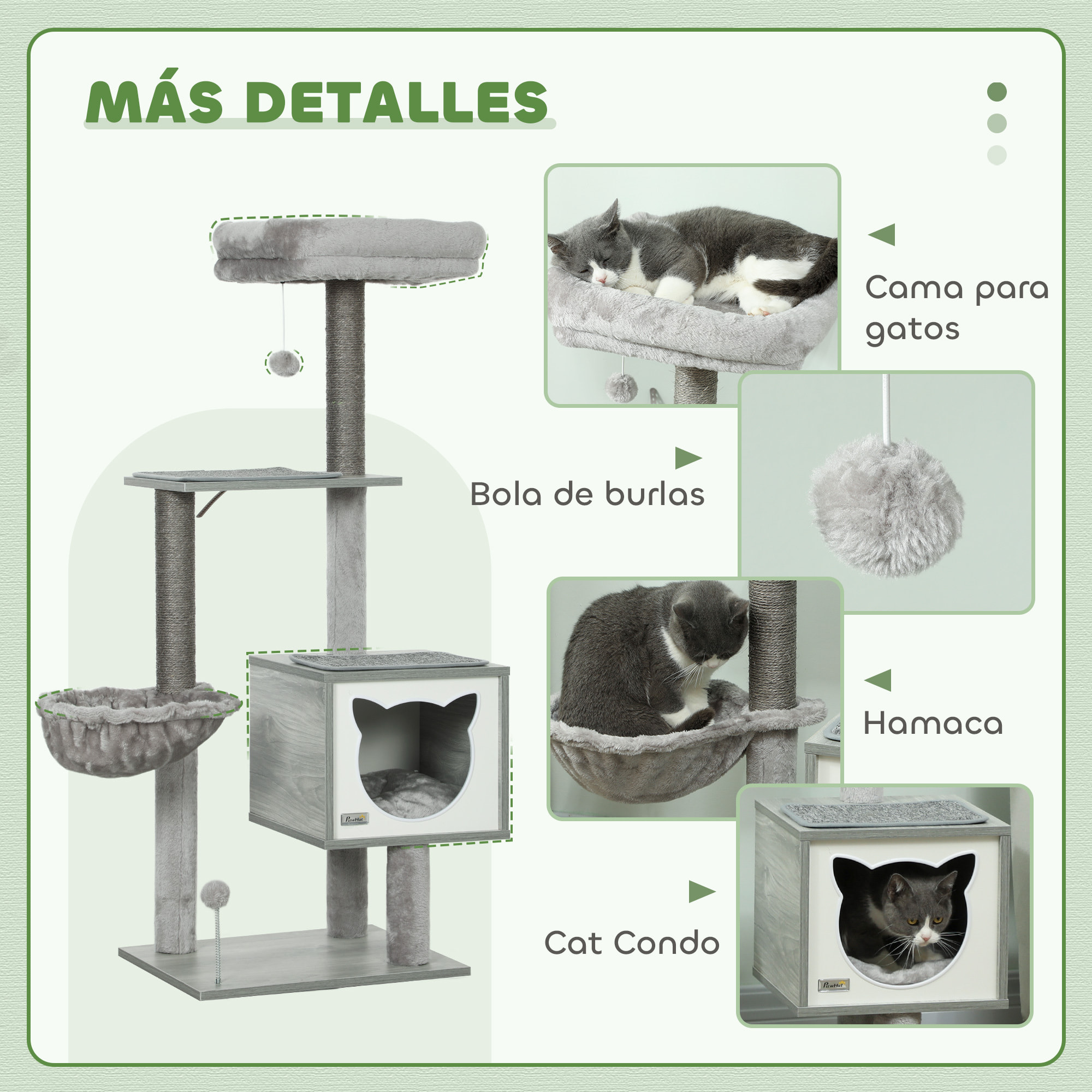 MÁS DETALLES

Cama para gatos

Bola de burlas

Hamaca

Cat Condo

PawHut

PawHut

*-*-*

— How to complete this task —
Return the listing verbatim; pictures are not part of the copy.

— Solution —
 MÁS DETALLES

Cama para gatos

Bola de burlas

Hamaca

Cat Condo

PawHut

PawHut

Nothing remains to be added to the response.